## Binary

Computers turn every number into binary. The numbers that we use are expressed in base 10. Every 10 1s equals 1 ten, every 10 tens equals 1 hundred, and so on. In binary, you go up a unit every 2 numbers. So 2 ones equals 1 two, 2 twos equal 1 4, and so on. For example, the number 9 would be 1001 in binary: 1 one, 0 twos, 0 fours, and 1 eight. 1 + 8 =9. Computers do this because it is easier to design circuits that only have values of 1 or 0 than circuits with 10 separate values each.

## Addition

Computers have basic mathematical operations like addition and subtraction programmed into them.
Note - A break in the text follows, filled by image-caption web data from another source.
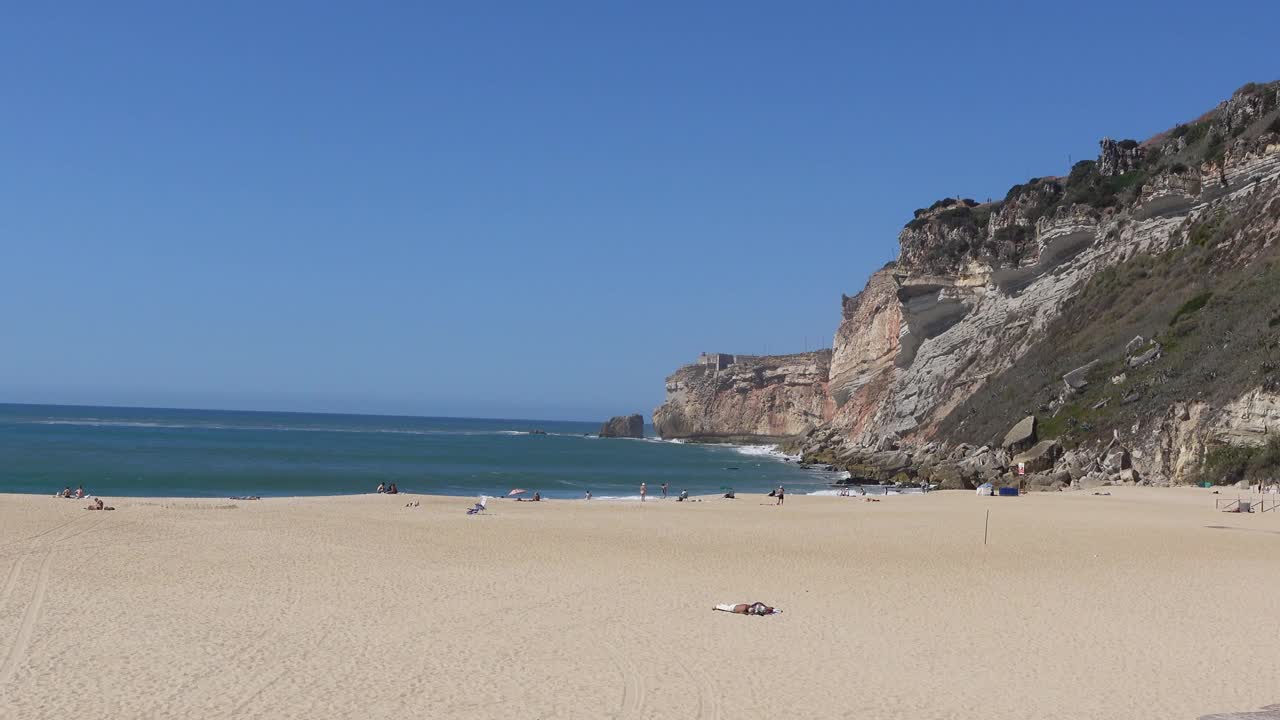 沙滩纳扎雷海滩(普拉亚达纳扎雷)与岩石悬崖的背景在纳扎雷，葡萄牙视频素材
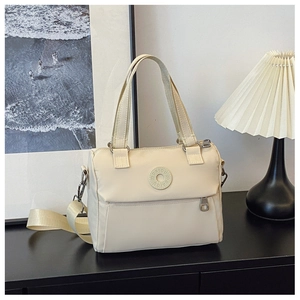 Detail of the cream nylon crossbody bag showing the DAIOU logo and zip pocket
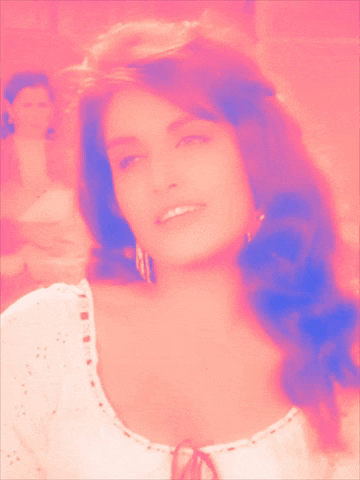 a close up of a woman 's face with pink and blue tones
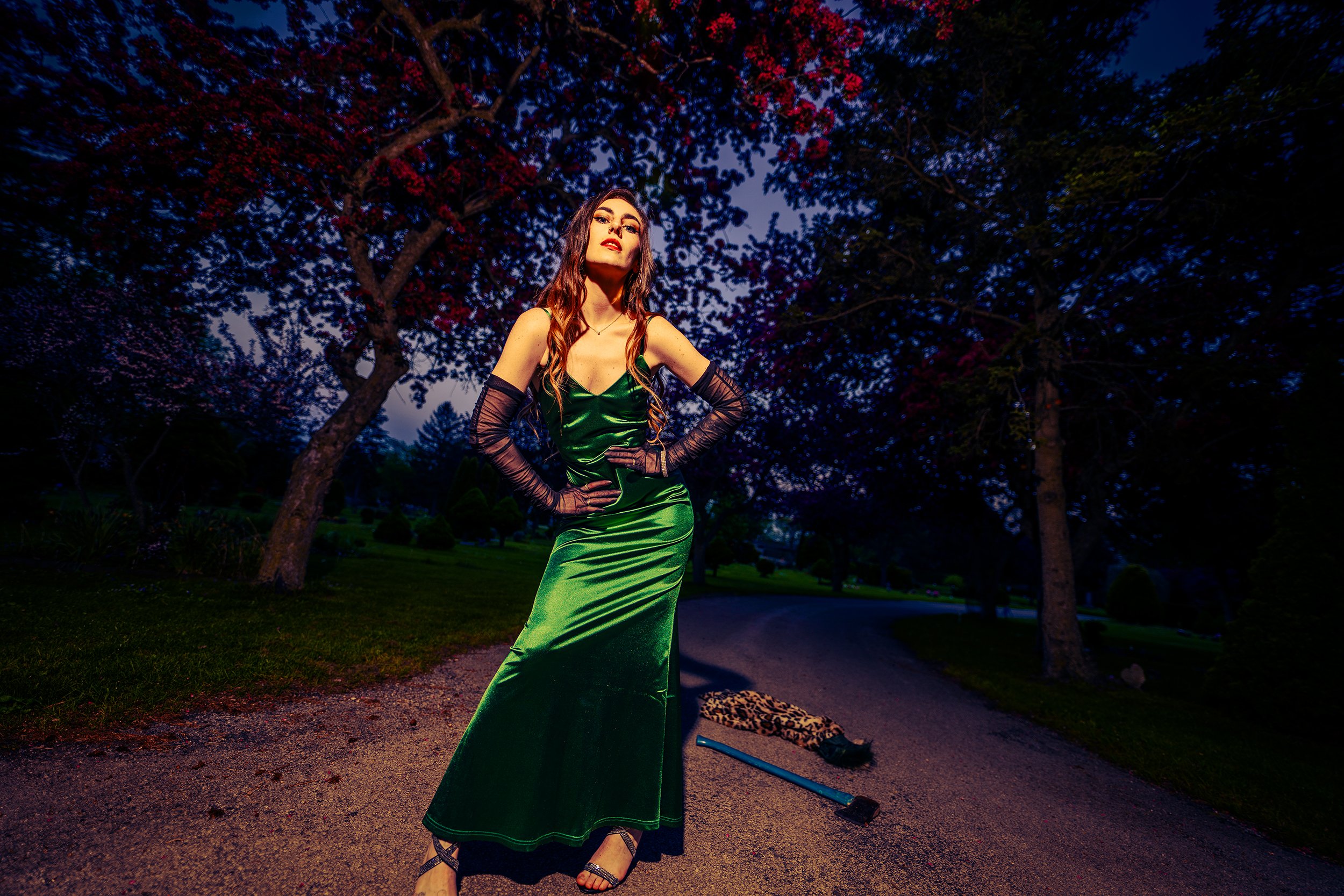 Woman in a green satin dress and black lace gloves standing outdoors at dusk, with trees and a dark sky in the background.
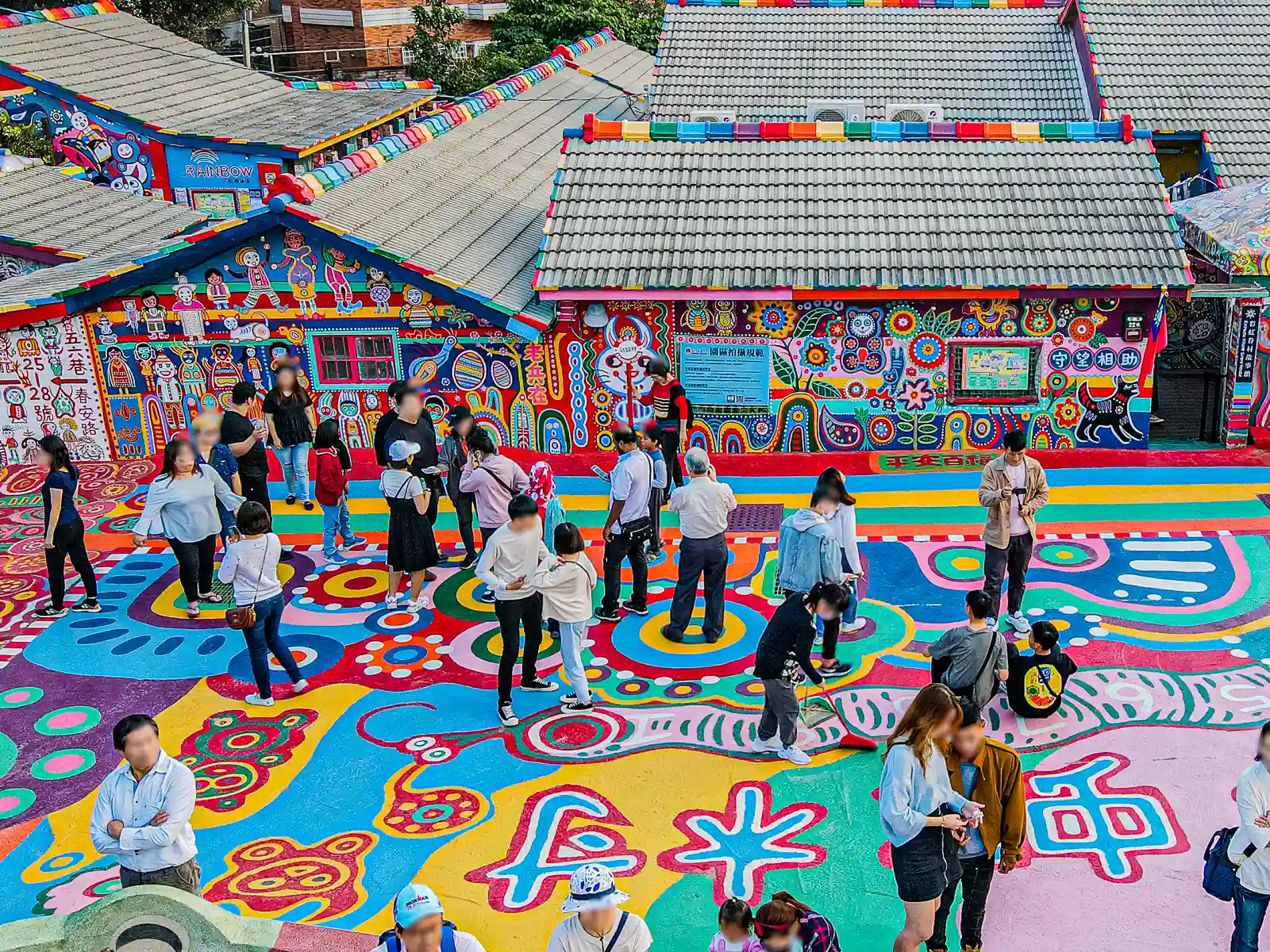 Tourists take photos and take in the surreal ambience of the colorful murals of Taichung's Rainbow Village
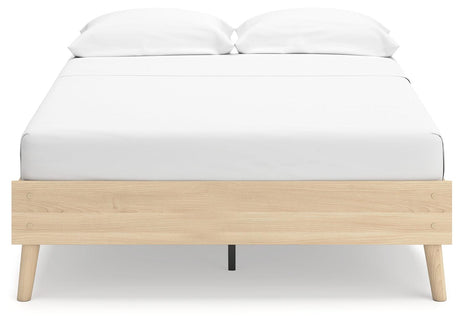 Bed frame footboard detail in tan ash laminate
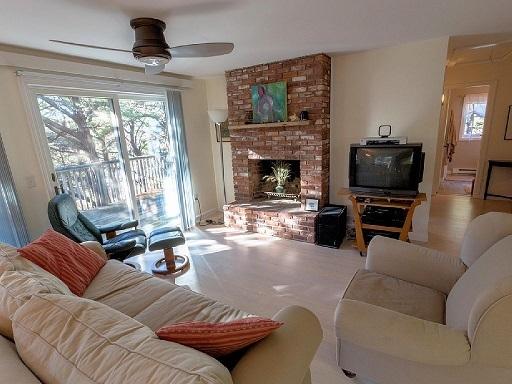 26 Fishermans Road Truro, MA 02666 - Photo 4 of 29 a living room with furniture a flat screen tv and a fireplace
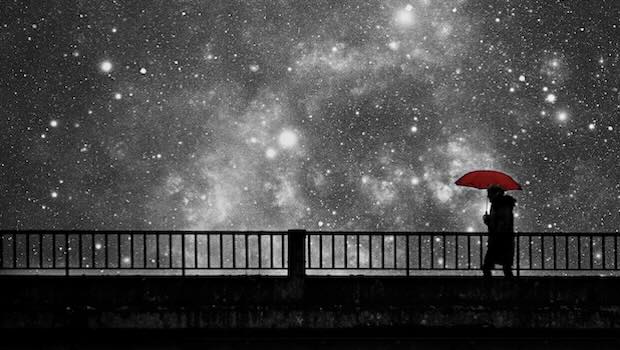 Person mit Schirm auf Brücke unter Sternenhimmel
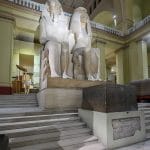 A monumental, seated Colossal Statue of Pharoah Amenhotep III and Queen Tiye at the Egyptian Museum, Cairo, made of white quartzite and displayed at the top of a grand staircase.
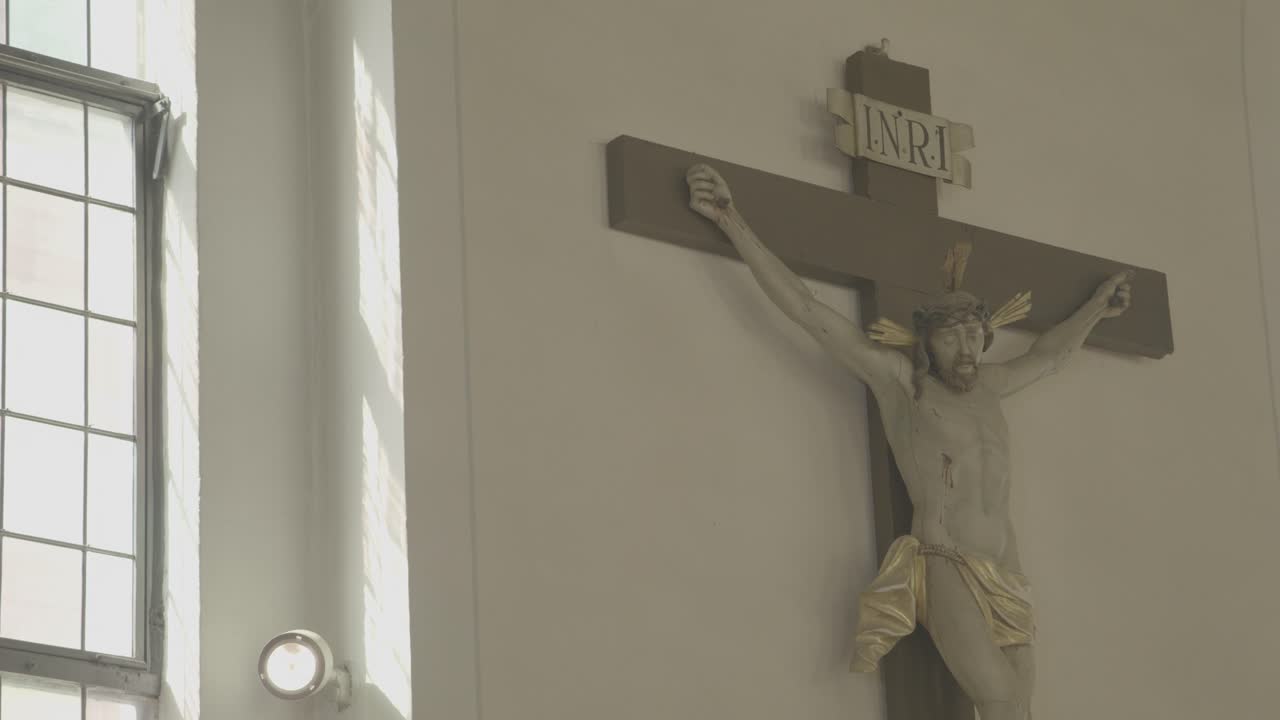 la cámara enfoca un crucifijo en una iglesia, un candelabro en primer plano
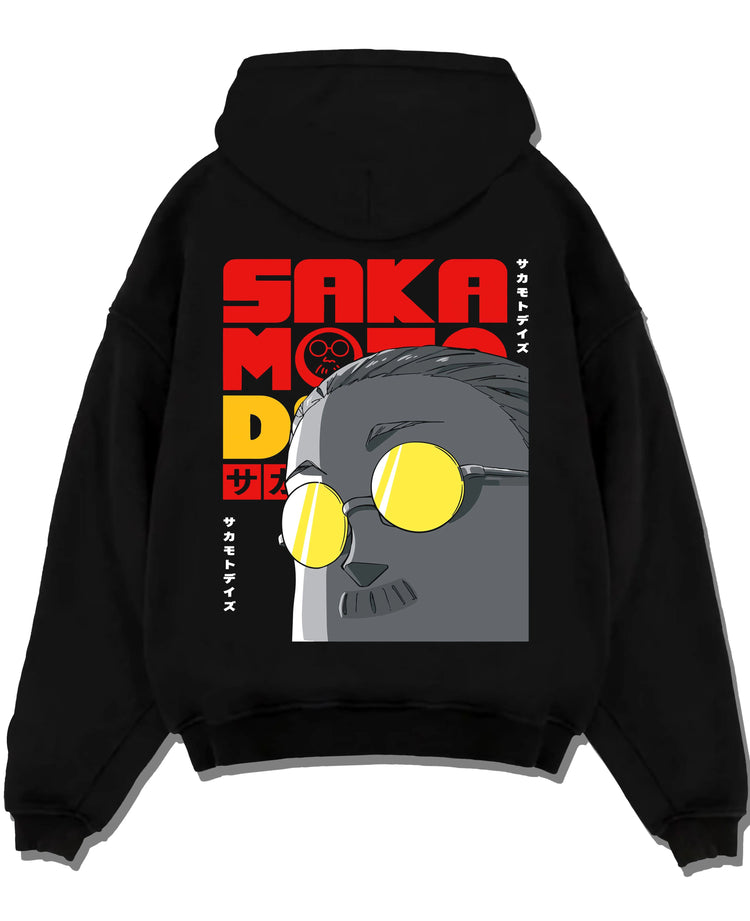 Black hoodie laid flat featuring Sakamoto Days gas mask assassin artwork.
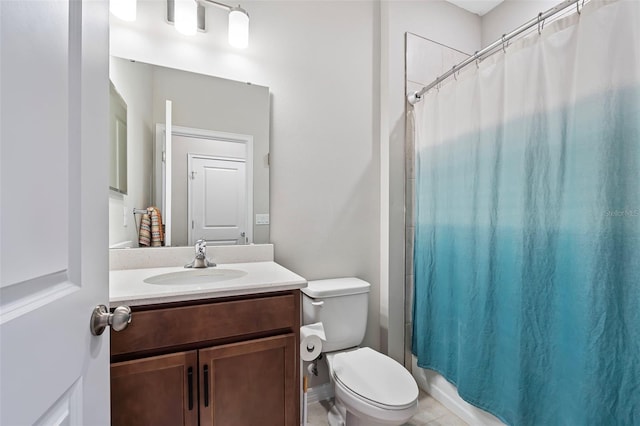 bathroom featuring toilet and vanity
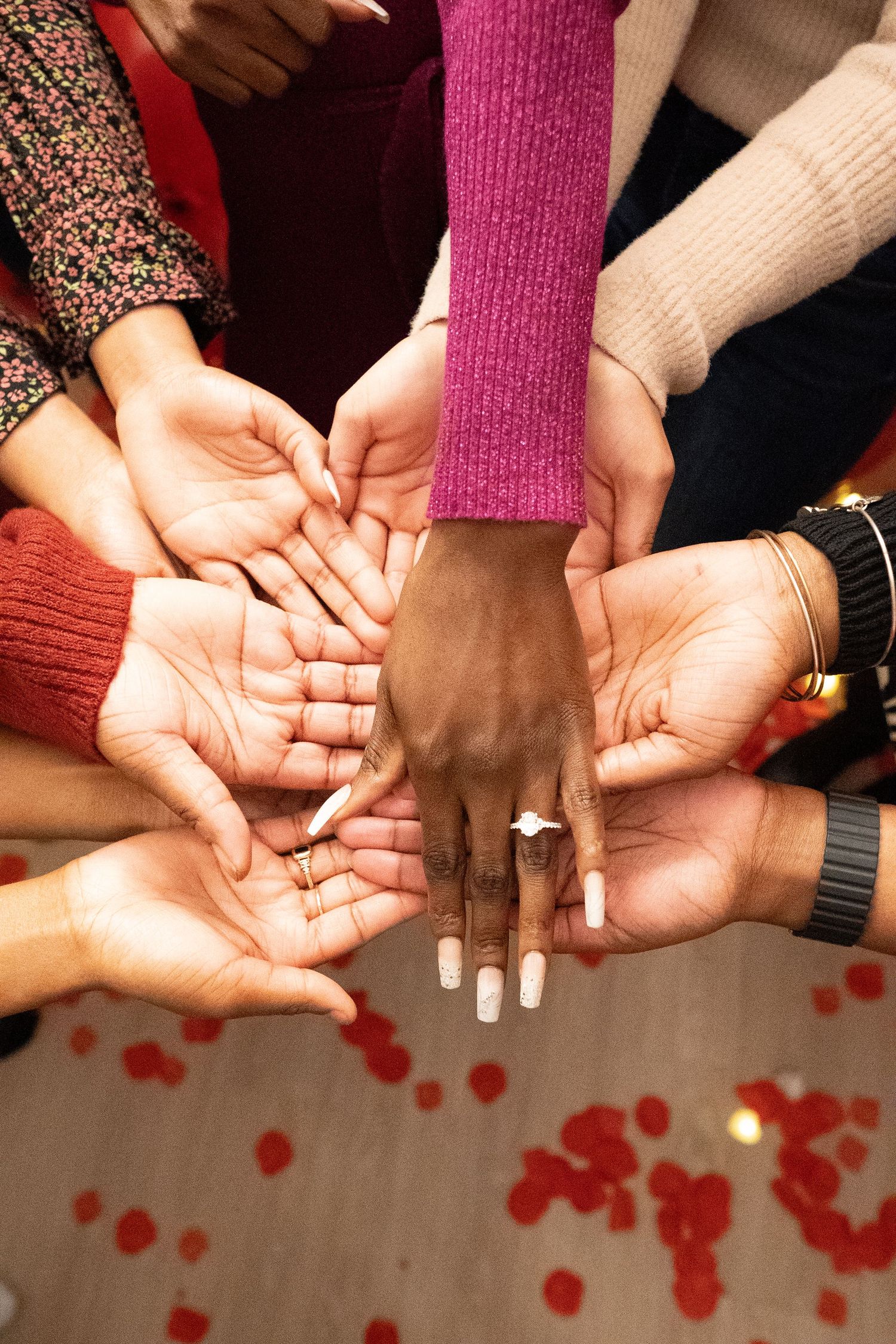 Multiple hands join together in a circle formation with red rose petals scattered below on a light surface.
Adding in binary is extremely simple. If you have 2 numbers with a 1 value, you store a 0 and move carry 1. Otherwise, you record the bigger of the two numbers in that slot. For example, if you are adding 5 + 4, you get: 0101 + 0100. In the first slot, you have a 1 + 0, so you store the bigger number, 1. In the second slot, you have two 0s, so you store 0 (since both numbers are the same. In the third slot you have two 1s, so you store a 0 and carry a 1. You end up with the number 1001, or 9.

## Multiplication.

Computers use long multiplication, but they do it in binary. If the computer multiplies a number by 1, it returns a 1. This is a much simpler system than base 10, even though it does require more steps. For example, in base 10 the problem 8 * 9 is an easy, 1-step problem with no long multiplication. However, in binary each number is 4 digits long, and the solution is 7 digits long!

## Subtraction

Subtraction is done in two steps. Rather than subtracting a number, a binary computer adds its compliment, a number with ones where the original has zeros, and zeros where the original has ones. For example, whereas 4 is 0100 in binary, negative 4 is 1011. So, for 7 - 4, we get 0111 + 1011 = 10010. The number at the leftmost side is then moved to the right, giving us 0011 = 3.